In Hartford, Rowe scored 23 goals in 115 games over three seasons. He had four this year in 21 games before he was dismissed.
"Tommy has been the best player in Hershey over the last seven games, the best player going away," said Washington Gneeral Manager Roger Crozier. "The only time he was successful in the NHL was with Dennis Maruk, and he wasn't successful the next year after Dennis tore up his knee.
"We're going to take a look at him playing with Dennis over the weekend and we'll make a decision. We know he has weaknesses, but he has a great forehand shot, he's a good skater and he has good size."
"I don't know Tom Rowe and I want to take a look at him," said Coach Bryan Murray. "We've given the majority of the people in the organization a chance and, when he signed in Hershey, we said if he played well we'd consider him. So we want to be fair to him.
"We're looking for a right winger who can skate and be a little bit of an offensive threat."
Rowe also amassed 61 penalty minutes in Hershey and drew a double game misconduct in his last appearance.
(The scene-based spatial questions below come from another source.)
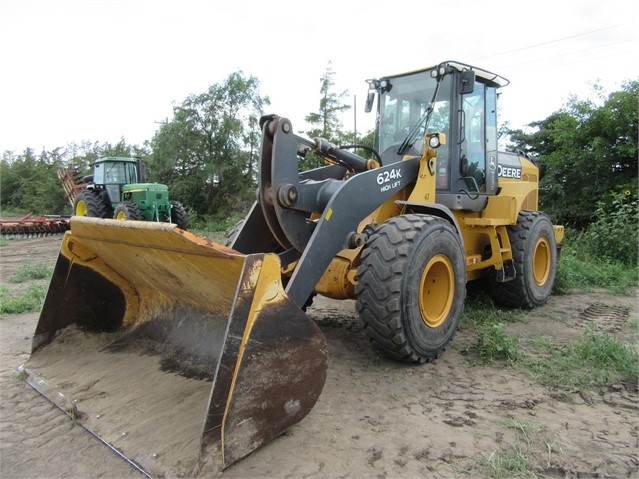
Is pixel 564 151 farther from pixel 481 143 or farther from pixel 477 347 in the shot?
pixel 477 347

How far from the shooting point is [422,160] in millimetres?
4398

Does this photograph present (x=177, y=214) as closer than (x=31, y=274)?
No

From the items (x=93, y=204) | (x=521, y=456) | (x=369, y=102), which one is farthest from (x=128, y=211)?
(x=521, y=456)

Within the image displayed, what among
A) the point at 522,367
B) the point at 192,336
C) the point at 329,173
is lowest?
the point at 522,367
"I'm fighting for a place on the team," Rowe said."I was told that if I'm going to make it anywhere, I've got to be more aggressive, not just skate up and down my wing."
Franceschetti had two goals and six assists in 21 games, with seven of the eight points coming against the Rangers.
"Louie has played pretty well, he skated well and he's bumped well," Murray said. "But he has only two goals and I don't consider him a real offensive threat. That's not to say he won't be back. He definitely can fill a role. Our objective right now is to see if Tom Rowe can give our offense a boost."
Perhaps the man the Capitals should consider is Wes Jarvis, who has scored 17 points in his last nine games at Hershey and was Rowe's center there.
Jarvis, the Capitals' plus-minus leader at plus-6 when he was demoted Jan. 1, had two goals and two assists Wednesday as Hershey snapped Binghamton's seven-game winning streak, 5-3. Also scoring two goals and two assists was Tony Cassolato, who took Rowe's place at right wing while Rowe completed a two-game suspension for amassing four game misconducts.